Quality of Life Research

, Volume 18, Issue 3, pp 359–370 | Cite as

Measuring global physical health in children with cerebral palsy: illustration of a multidimensional bi-factor model and computerized adaptive testing

  • Stephen M. Haley
  • Pengsheng Ni
  • Helene M. Dumas
  • Maria A. Fragala-Pinkham
  • Ronald K. Hambleton
  • Kathleen Montpetit
  • Nathalie Bilodeau
  • George E. Gorton
  • Kyle Watson
  • Carole A. Tucker
Article

Abstract

Purpose

The purposes of this study were to apply a bi-factor model for the determination of test dimensionality and a multidimensional CAT using computer simulations of real data for the assessment of a new global physical health measure for children with cerebral palsy (CP).

Methods

Parent respondents of 306 children with cerebral palsy were recruited from four pediatric rehabilitation hospitals and outpatient clinics. We compared confirmatory factor analysis results across four models: (1) one-factor unidimensional; (2) two-factor multidimensional (MIRT); (3) bi-factor MIRT with fixed slopes; and (4) bi-factor MIRT with varied slopes.
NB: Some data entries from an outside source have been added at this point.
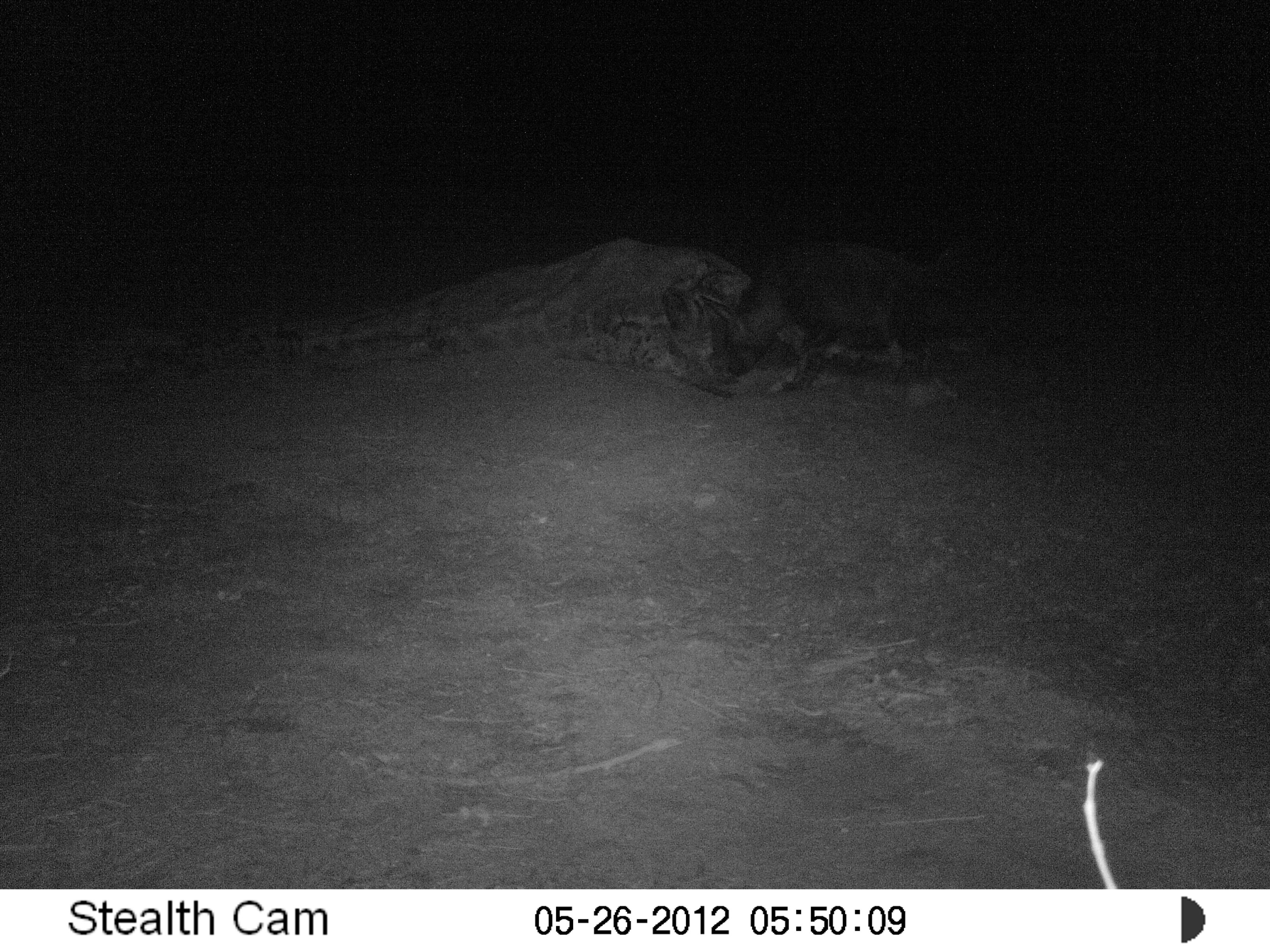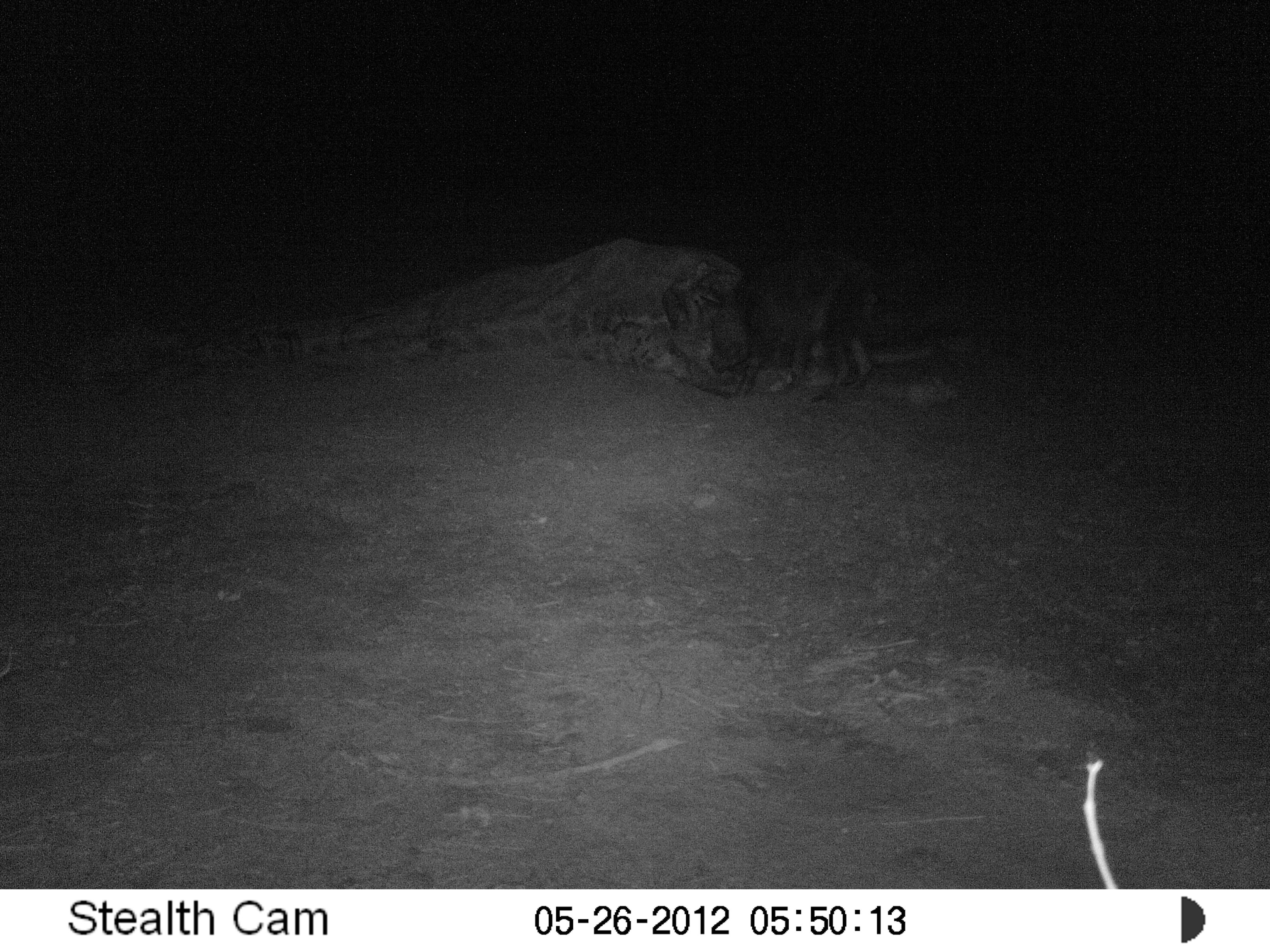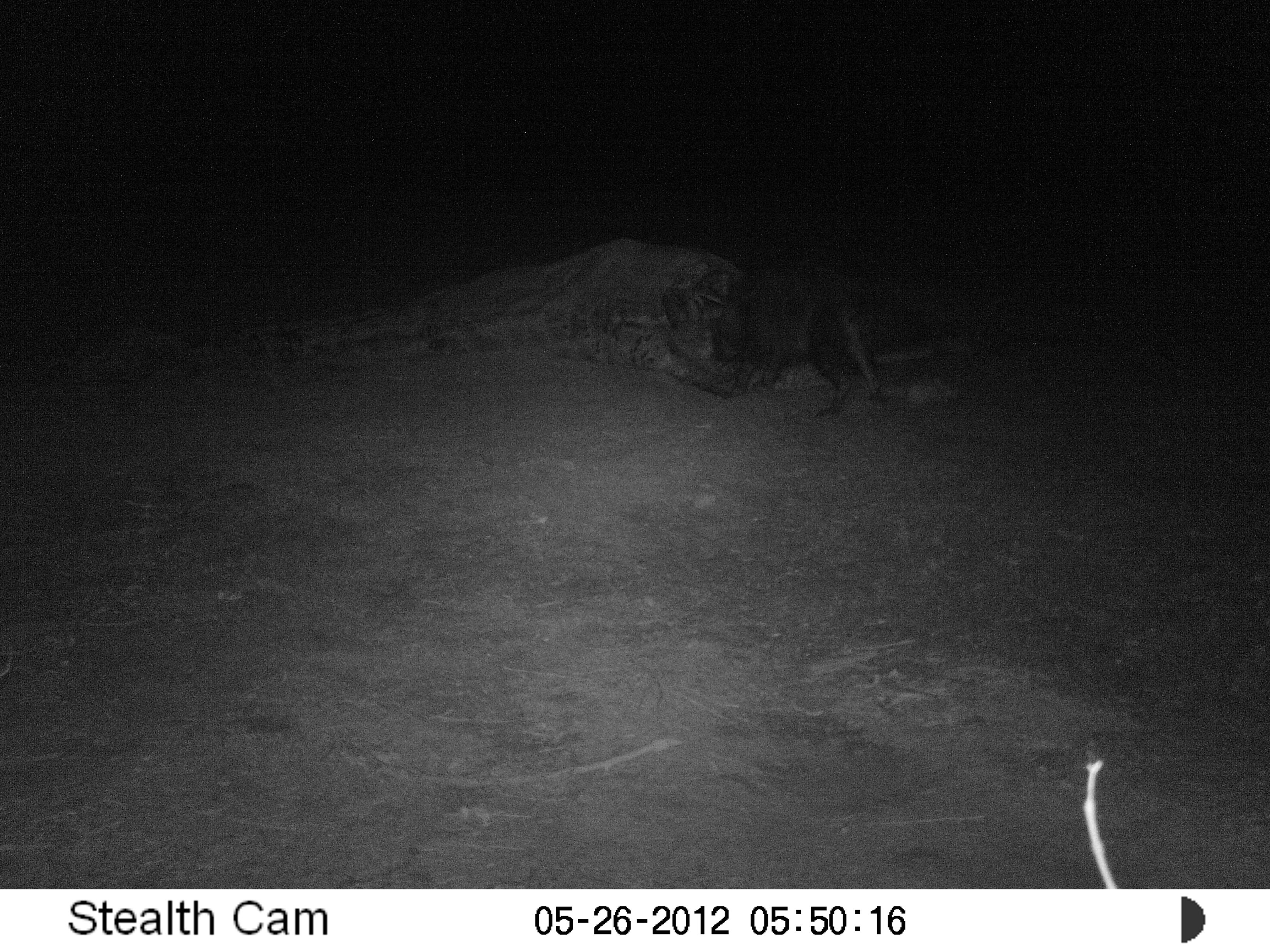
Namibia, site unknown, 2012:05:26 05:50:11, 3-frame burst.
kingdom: Animalia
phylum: Chordata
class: Mammalia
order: Carnivora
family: Hyaenidae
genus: Parahyaena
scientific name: Parahyaena brunnea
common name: brown hyena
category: hyaena brunnea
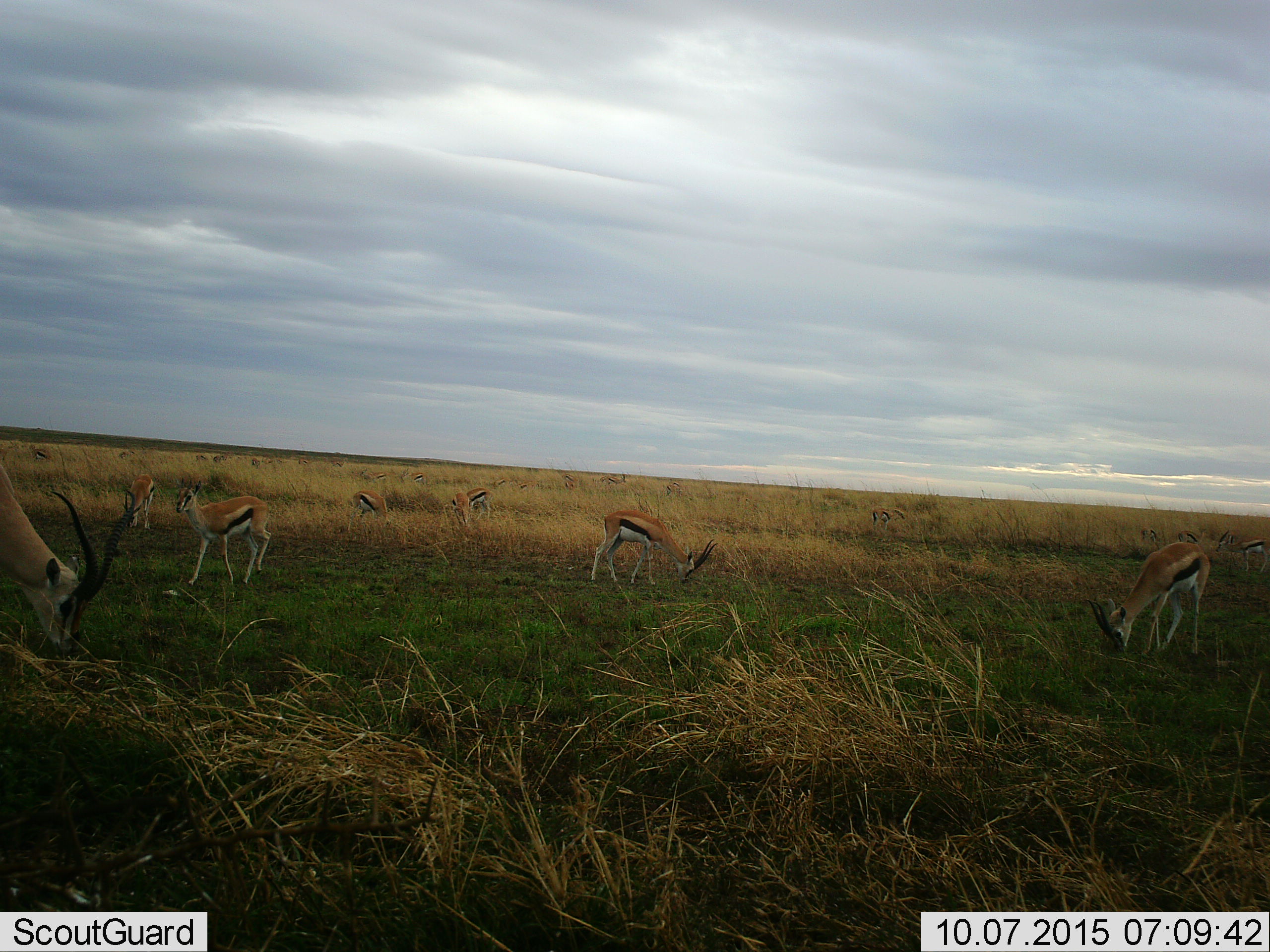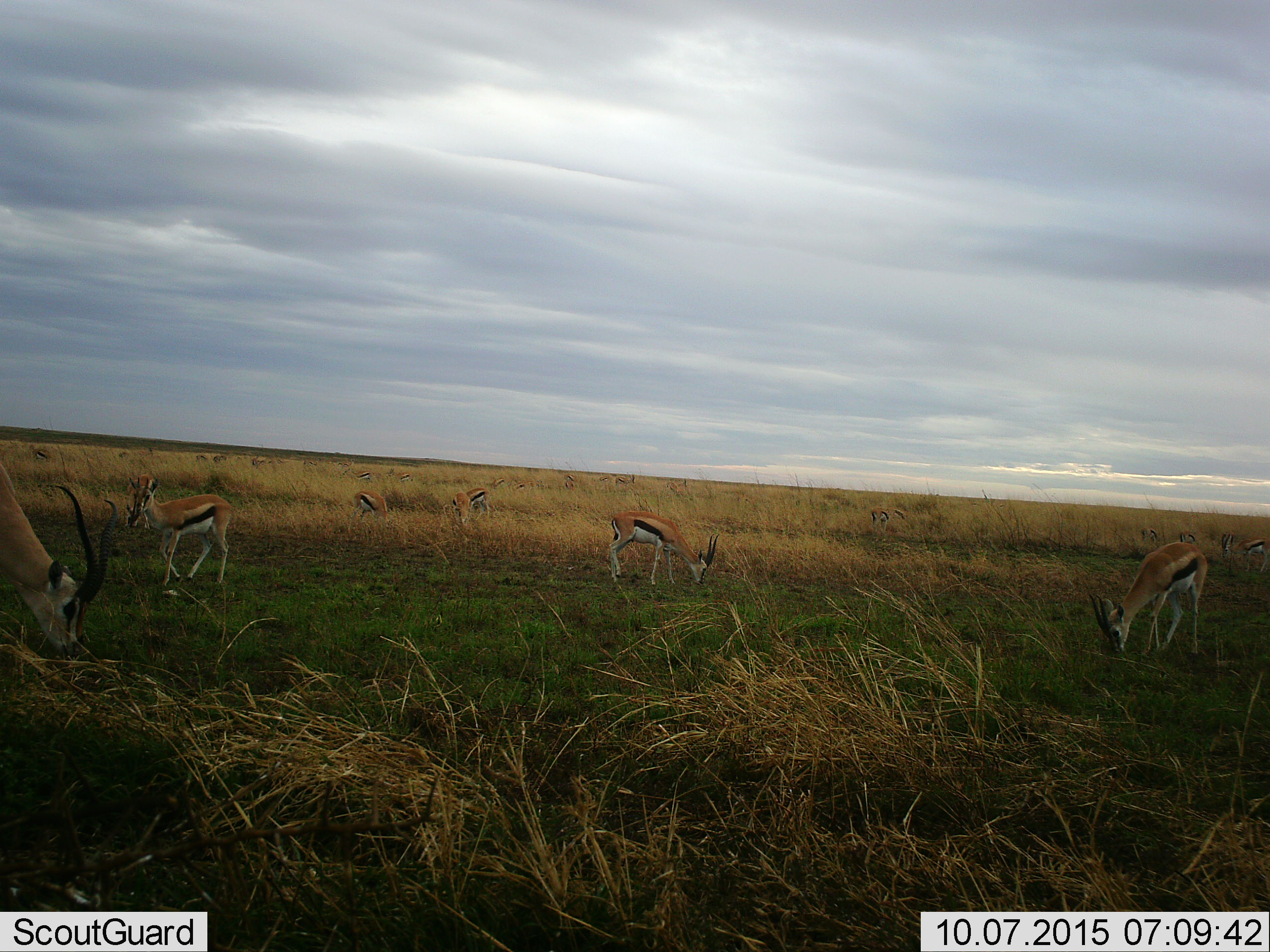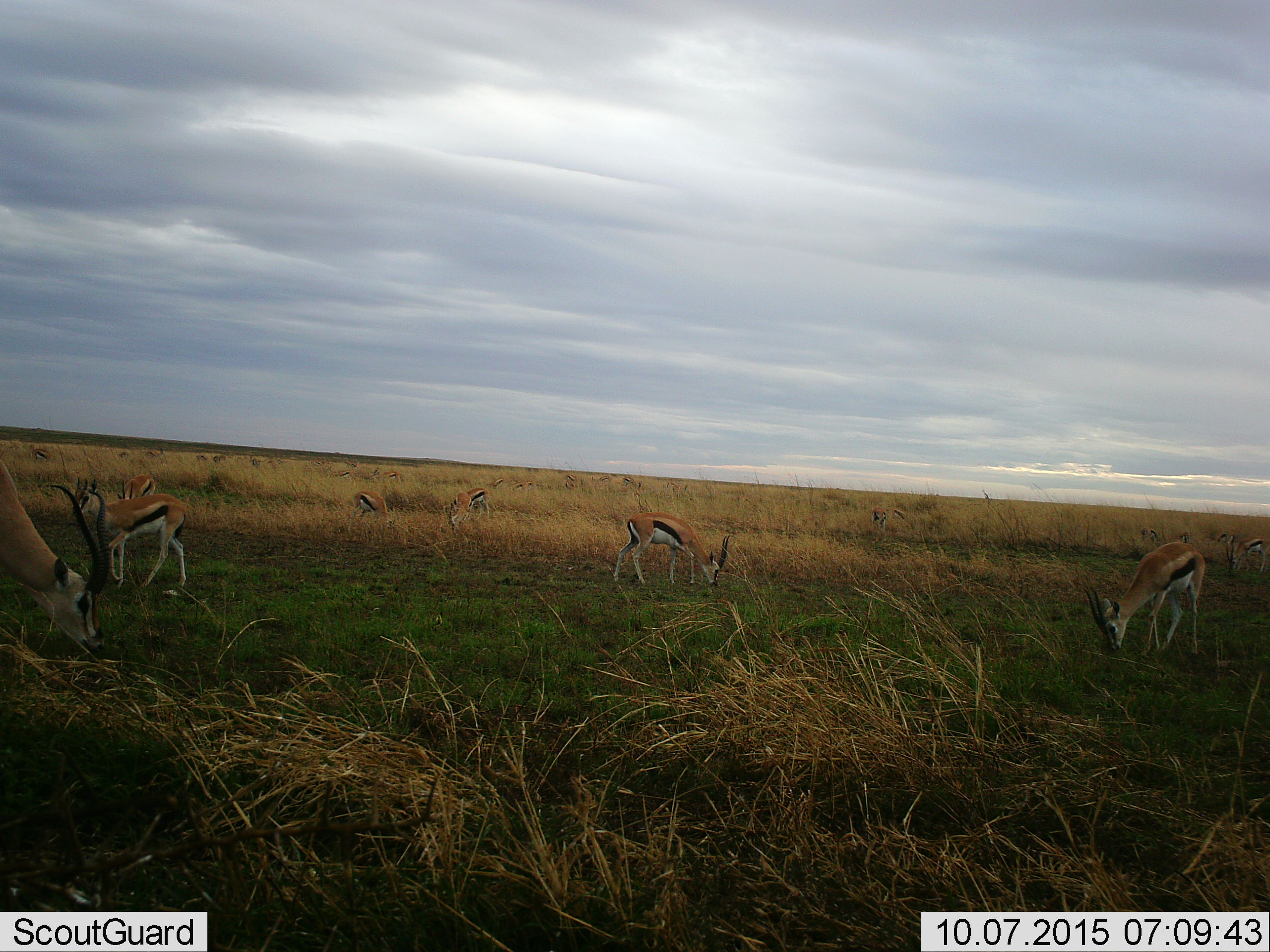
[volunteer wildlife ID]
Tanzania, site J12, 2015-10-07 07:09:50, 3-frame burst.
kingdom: Animalia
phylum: Chordata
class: Mammalia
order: Artiodactyla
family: Bovidae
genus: Eudorcas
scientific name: Eudorcas thomsonii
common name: thomson's gazelle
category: gazellethomsons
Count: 11-50.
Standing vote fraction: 44%.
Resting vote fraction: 0%.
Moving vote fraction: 67%.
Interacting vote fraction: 0%.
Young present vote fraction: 0%.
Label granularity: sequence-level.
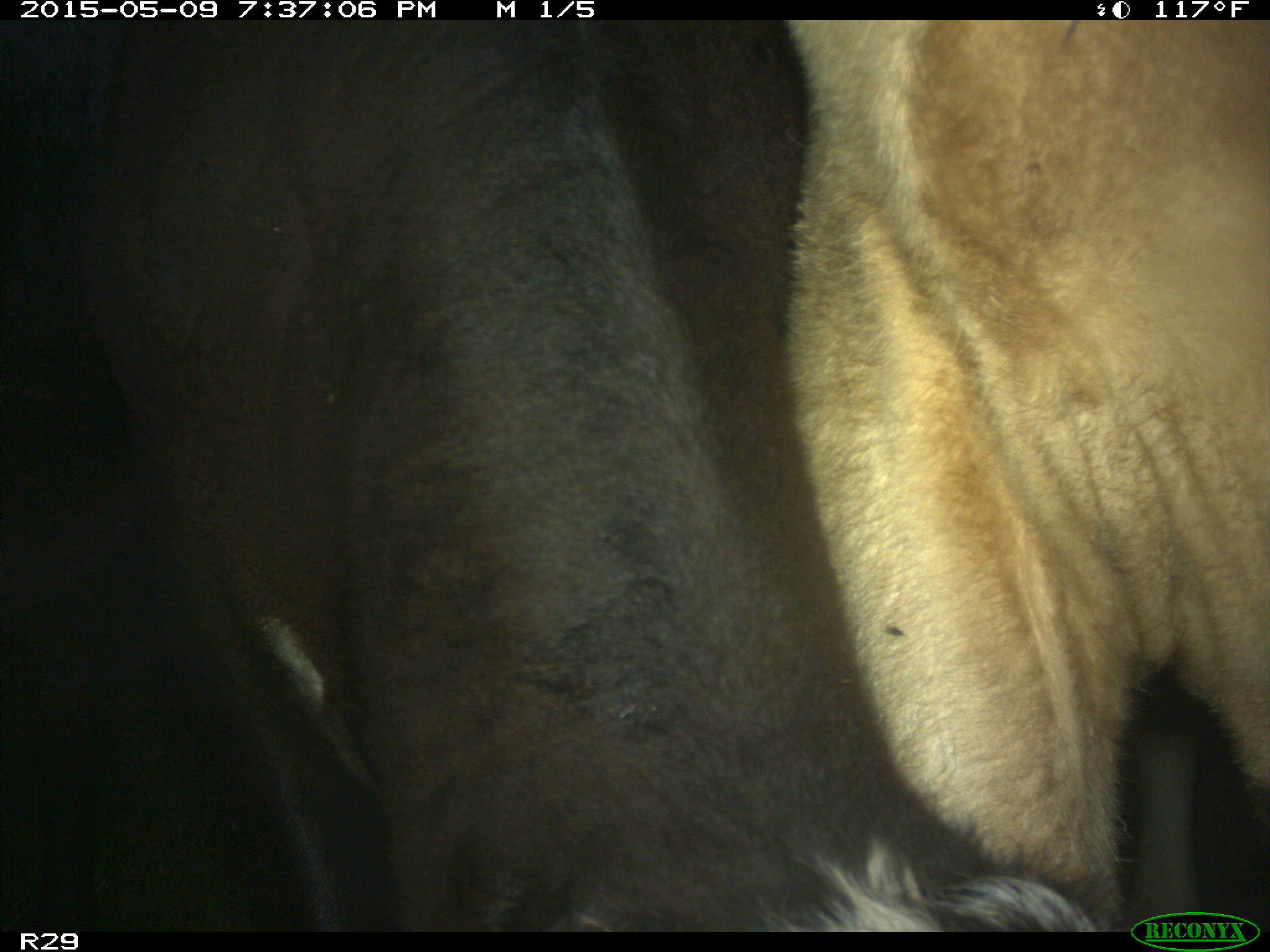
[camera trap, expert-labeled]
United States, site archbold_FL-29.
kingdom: Animalia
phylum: Chordata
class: Mammalia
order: Artiodactyla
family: Bovidae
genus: Bos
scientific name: Bos taurus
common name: domestic cow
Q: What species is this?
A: Bos taurus (domestic cow).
We tested whether the general and content (fatigue and pain) person score estimates could discriminate across severity and types of CP, and whether score estimates from a simulated CAT were similar to estimates based on the total item bank, and whether they correlated as expected with external measures.

Results

Confirmatory factor analysis suggested separate pain and fatigue sub-factors; all 37 items were retained in the analyses. From the bi-factor MIRT model with fixed slopes, the full item bank scores discriminated across levels of severity and types of CP, and compared favorably to external instruments. CAT scores based on 10- and 15-item versions accurately captured the global physical health scores.

Conclusions

The bi-factor MIRT CAT application, especially the 10- and 15-item versions, yielded accurate global physical health scores that discriminated across known severity groups and types of CP, and correlated as expected with concurrent measures. The CATs have potential for collecting complex data on the physical health of children with CP in an efficient manner.

Keywords

Bi-factor model Computerized adaptive testing Item response theory 

Notes

Acknowledgments

Supported by the Shriners Hospital for Children Foundation (Grant # 8957) and an Independent Scientist award to Dr. Haley (National Center on Medical Rehabilitation Research/NICHD/NIH, grant # K02 HD45354-01A1).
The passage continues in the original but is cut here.